Les sondages étant très serrés, le Parti pour la liberté (PVV) du député anti-islam Geert Wilders pourrait sortir vainqueur du vote le 15 mars, ce qui serait un coup dur pour le pragmatique Rutte.

Celui-ci cherche à obtenir un troisième mandat à la tête de l'une des économies les plus importantes de la zone euro et de l'un des fondateurs de l'Union européenne.

Même s'il ne termine pas premier, Geert Wilders pourrait enregistrer son meilleur score depuis la création de son parti en 2006 alors que suivront des élections en France et en Allemagne, où le succès des partis populistes et d'extrême droite est extrêmement surveillé.

Le paysage politique néerlandais est de plus fractionné: 28 partis politiques, un nombre record depuis la Seconde Guerre mondiale, luttent pour s'attirer les bulletins de 12,9 millions d'électeurs potentiels et se partager les 150 sièges de la chambre basse du Parlement.

"Les petits partis vont gagner beaucoup de sièges", prédit Geerten Waling, historien politique à l'Université de Leiden, "les élections vont créer un Parlement très divisé". "Cela va donc être beaucoup plus difficile pour former une coalition", ajoute-t-il.

Pas de retour en arrière 

Le député peroxydé a été de nombreux mois en tête des sondages, renforcé par la pire crise migratoire en Europe depuis la Seconde Guerre mondiale et par un procès très médiatisé qui l'a vu condamné pour discrimination après des commentaires sur les Marocains vivant aux Pays-Bas.

"Je suis convaincu que nous aurons tous d'excellents résultats", a-t-il assuré dimanche, évoquant la candidate française à la présidentielle Marine Le Pen. "Et même si ce n'est pas le cas, le génie ne retournera pas dans sa lampe... les choses vont changer en Europe".

Mais alors que le scrutin se rapproche, le PVV (12 sièges dans la chambre sortante) est retombé en deuxième position des sondages, désormais crédité de 21 à 25 sièges, contre 24 à 28 sièges pour le VVD (40 sièges dans la chambre sortante).

La grande majorité des partis ont promis de ne pas collaborer avec le député controversé, se méfiant de ses promesses électorales: la fermeture des frontières aux musulmans, l'interdiction de la vente du Coran ou une sortie de l'UE.

M. Rutte, lui, tente de rester hors de la mêlée, mettant en avant ses six années d'expérience et se présentant comme la seule alternative sérieuse à Geert Wilders.

"Nous vivons des temps instables et dangereux, ma tâche principale en tant que Premier ministre est de garder notre pays stable et sûr", a-t-il récemment affirmé à l'AFP. Tentant de séduire les sympathisants de l'extrême droite, il assure que les Pays-Bas doivent défendre leurs valeurs et invite ceux qui ne les respectent pas à quitter le pays.

Marchandage 

Si le PVV sort vainqueur des urnes, "il aura le droit d'essayer de former une coalition", assure l'expert en politique Boudewijn van Eenenaam.
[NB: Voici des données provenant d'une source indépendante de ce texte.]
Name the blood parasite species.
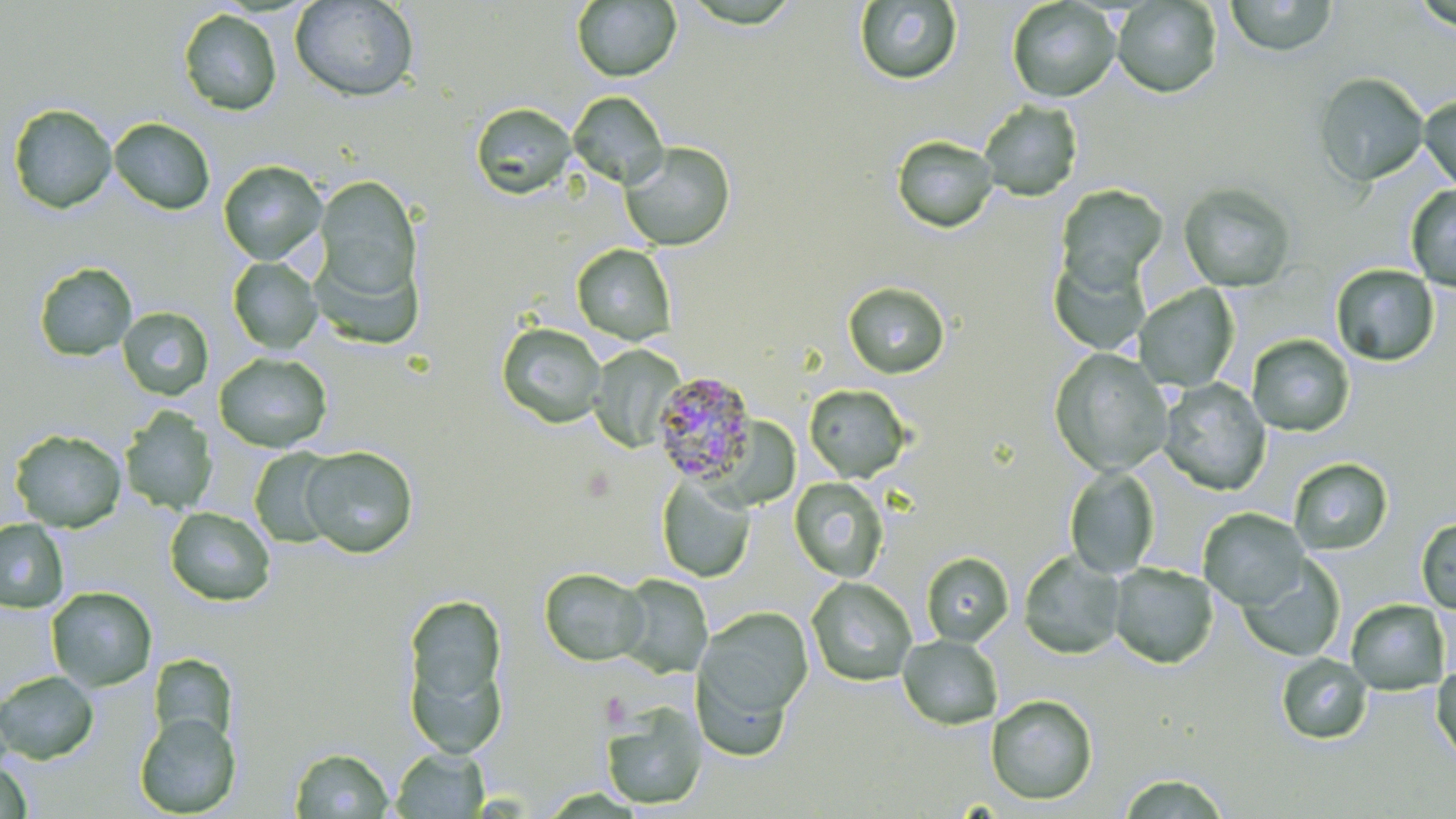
Mais, les autres partis ayant promis de ne pas collaborer avec lui, une telle mission pourrait se révéler compliquée. Et la tâche reviendrait alors au deuxième plus grand parti du pays.
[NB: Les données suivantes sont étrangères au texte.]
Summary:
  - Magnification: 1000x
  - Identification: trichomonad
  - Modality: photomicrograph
Les négociations pourraient donc prendre des semaines, voire des mois, et les petits partis pourraient jouer un rôle important, tentant d'engranger des accords sur les grands thèmes-clés de leur campagne.

Parmi ces "faiseurs de rois" potentiels, Jesse Klaver qui, à trente ans, est le chef de file des écologistes. Déjà surnommé le "Justin Trudeau des Pays-Bas", en référence au populaire chef du gouvernement canadien, son parti est une épine dans le pied des groupes plus établis, comme les chrétiens-démocrates du CDA.

La campagne a également été marquée par la chute vertigineuse des partis de gauche traditionnels: les travaillistes du PvdA (35 députés sortants) sont aujourd'hui crédités de 11 à 13 sièges.

Des urnes du 15 mars, pourrait naître une équation à cinq partis, plus fragile, ou même un gouvernement de minorité, rare mais pas sans précédents.

"C'est plutôt une bonne chose pour la démocratie, c'est bon pour le débat et même un Parlement divisé ne provoquera pas de chaos absolu", analyse M. Waling.